You can see the flight to safety in the CBOE S&P 500 Volatility Index (VIX), which measures the prices that traders and investors are willing to pay to hedge against volatility. The VIX was up 10.51% to 33.32.

And in the huge drop in Treasury yields as investors and traders bought up these safe-haven bonds. The yield on the 10-year Treasury fell 8 basis points to 1.75% and the yield on the 2-year Treasury dropped to 1.38%. On Friday, February 25, the yield on the 10-year Treasury was 1.96% and on the 2-year 1.58%.

Stocks were down yesterday too with the S&P 500 off 0.24% at the close and the Dow down 0.49%.

But the selling today is fundamentally different (as well as being greater). Yesterday some themes drove some stocks higher. (The NASDAQ Composite was up 0.41% on the day.) Besides cybersecurity stocks, the market also saw a big rally in alternative energy stocks with lithium producer Albemarle (ALB), for example, up 2.05% and solar equipment maker SolarEdge Technologies (SEDG) rocketing upward by 14.93%.

Today you can still find some green in the cybersecurity sector–CrowdStrike (CRWD), for instance, closed up 1.24% after being ahead 4.18% at 12:30 p.m.

But yesterday’s green in alternative energy stocks has turned to red. Albemarle tumbled 4.82%.

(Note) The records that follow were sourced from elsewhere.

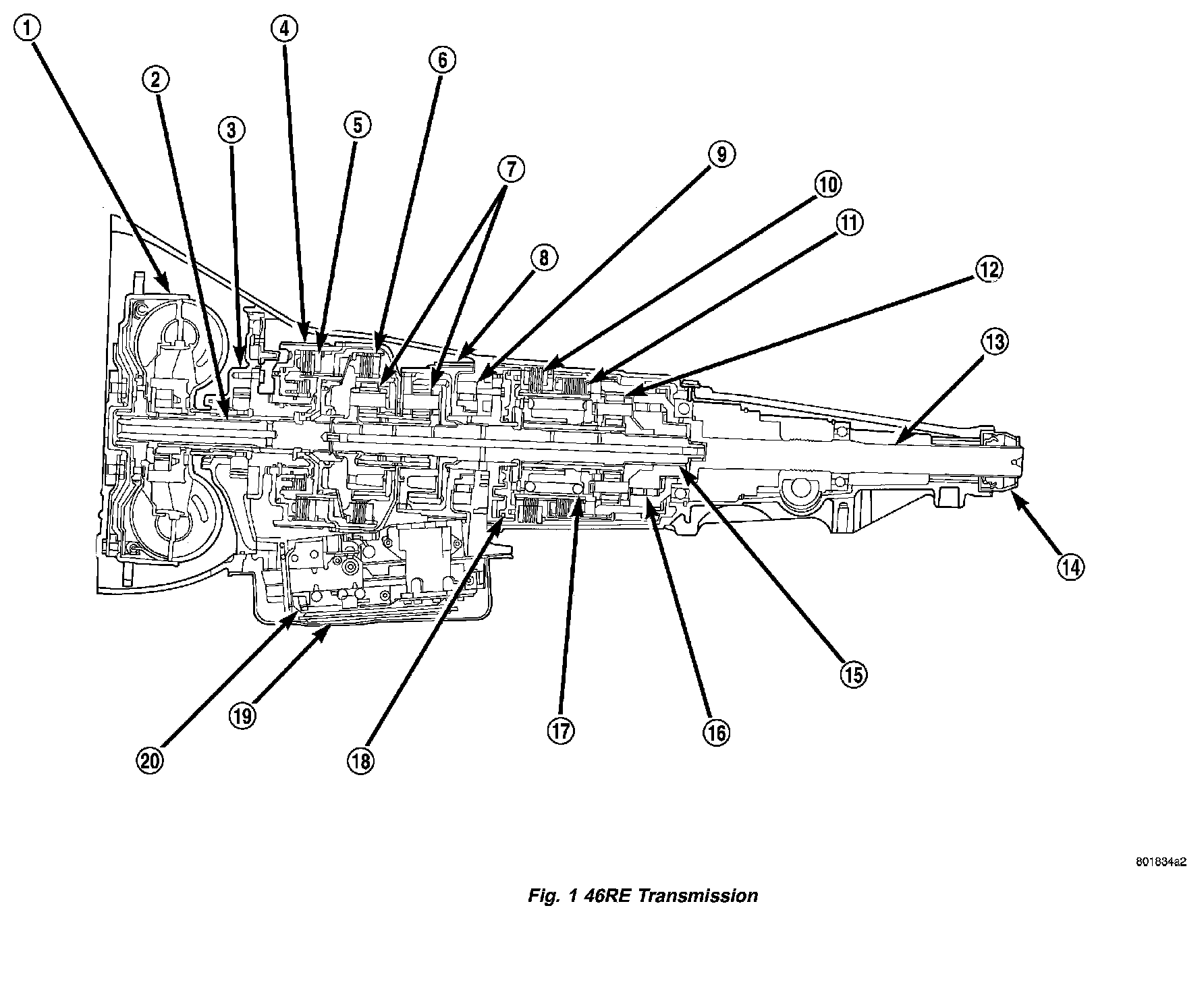 1
2
3
4
5
6
7
8
9
10
11
12
13
14
15
16
17
18
19
20

801834a2

Fig. 1 46RE Transmission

Some of the selling is an attempt to gain shelter from the Russia war and sanctions storm. Airlines stocks, which will take a hit from higher prices for jet fuel and any drop in the appetite for flying, are down with American Airlines (AAL) off 5.57% at the close and United Airlines (UAL) lower by 5.74%.

Some of the selling seems a reasonable guess at where there might be problems. U.S. banks are down heavily even though various experts say they have little or no Russia exposure. JPMorgan Chase (JPM) was down 3.77% and Bank of America (BAC) was off 3.91%.

But some of the selling is just selling, either to reduce risk or to raise cash, without any specific connection to Russia and the Russia sanctions. Tesla (TSLA) was down 0.70% at the close and construction aggregate producer Vulcan Materials (VMC) was significantly lower by 3.86%. Think U.S. states are going to spend less on roads because of sanctions on Russia’s central bank?

I think raising cash here is a good idea because we will be looking at some decent bargains whenever the war and the sanctions are over (or at least when the effects are clearer.) And if you have profits in some sectors with a clear exposure to the global chaos, I’d take those profits.

I wouldn’t–yet–go in for indiscriminate selling. A drop of 4.98% in Ford Motor (F) today, for example, seems excessive.

I’m no bargain hunting today. I think the siege of Kyiv is likely to be shockingly brutal and nasty. And I haven’t quite forgotten that the Fed meets on March 16 and the bank will almost certainly raise interest rates.